発言しなかったけど、考えていたこと(沢山の足跡から、沢山の来場者がこの場に来たこと、沢山の来場者を監視係が見守ってきたことが想起される)
「とある美術館の夏休み」展関連鑑賞プログラム シュワー・シュワー・アワーズを体験してみて
ジョルジュ・ビゴーと清水裕貴さんの作品を通して、監視係や見守る人の視点を考えることができた。美術館で自分を見つめる監視係、ワークショップで参加者を見つめるファシリテーター、こどもの遊びを見つめる母親など。見つめる側にも日常があることを意識すると、より身近に感じられる。
見ることは意識しやすいが、見られることは意識するのが難しい。自分を見てくれている人がいるからこそ自由にたのしめる。
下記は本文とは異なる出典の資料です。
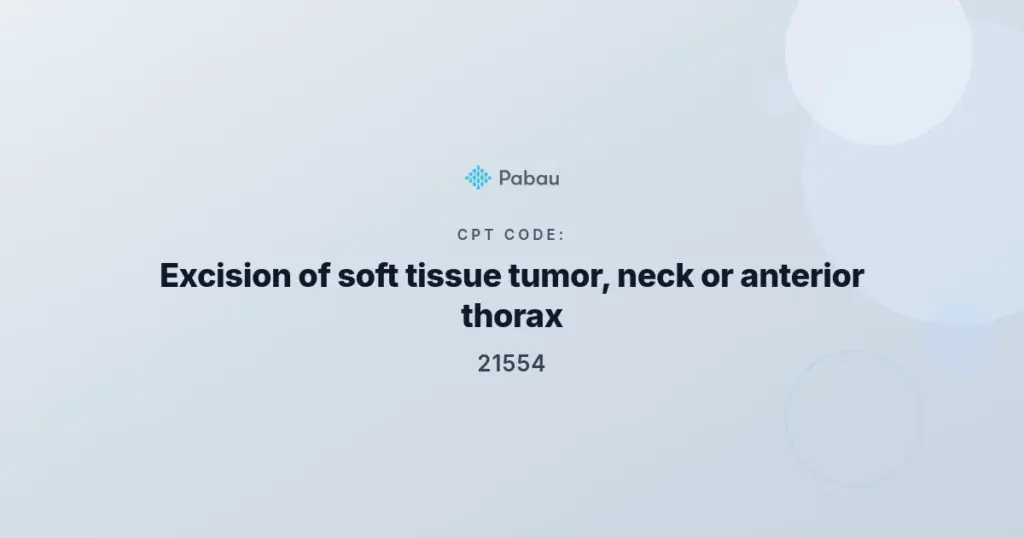 Pabau

CPT CODE:

Excision of soft tissue tumor, neck or anterior thorax

21554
シュワー・シュワー・アワーズならではの体験だと、自分を見てくれている手話通訳の方がいて、体験が成り立っているところに意識が向かうのも興味深かった。影に徹してくれているからこそ、体験に没頭できる。
もっと自分を見てくれている人を意識して、感謝していこう。
監視係のことをたっぷり意識して、監視係の人が描いた「ミュージアムの女」も頭に浮かんでいた。
シュワー・シュワー・アワーズを体験してみて
日頃、ろう者の方とコミュニケーションをとる機会はあまりないので、異文化交流のように違いを感じるいい機会になった。
鑑賞と対話は、手話と日本語という言葉の違いもあって、感じていること・考えていることを共有することの難しさを感じる。慣れの問題もあるかもしれないけど、聴くことに集中していたはずが、多くの情報が抜け落ちていることに驚く。この記事に書いている対話パートも、自分の発言が多め。
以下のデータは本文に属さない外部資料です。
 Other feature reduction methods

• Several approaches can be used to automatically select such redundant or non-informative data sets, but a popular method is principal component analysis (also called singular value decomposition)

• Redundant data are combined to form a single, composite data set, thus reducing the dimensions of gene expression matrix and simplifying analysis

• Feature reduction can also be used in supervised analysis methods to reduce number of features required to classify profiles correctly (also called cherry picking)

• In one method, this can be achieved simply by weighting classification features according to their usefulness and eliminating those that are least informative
手話は体験教室に行って、まずは指文字を覚えるところから、というところで学習が止まっているので、少しずつ学んで実践していく機会をつくっていきたいな。
まずはこちらを見るところから。
千葉市美術館には、昨年の福田美蘭展関連企画「目の見えない白鳥さんと一緒に楽しむ美術鑑賞プログラム」の時も足を運んでいたっけ。
千葉市美術館の畑井恵さんともひさしぶりにお話できてうれしかった。
「とある美術館の夏休み」展の参加作家である清水裕貴さん&井上尚子さんとは、面識があって勝手に親近感を感じていた。
嗅覚への関心は強い方なので、井上さんのくんくんウォークもいつの日か参加してみたい。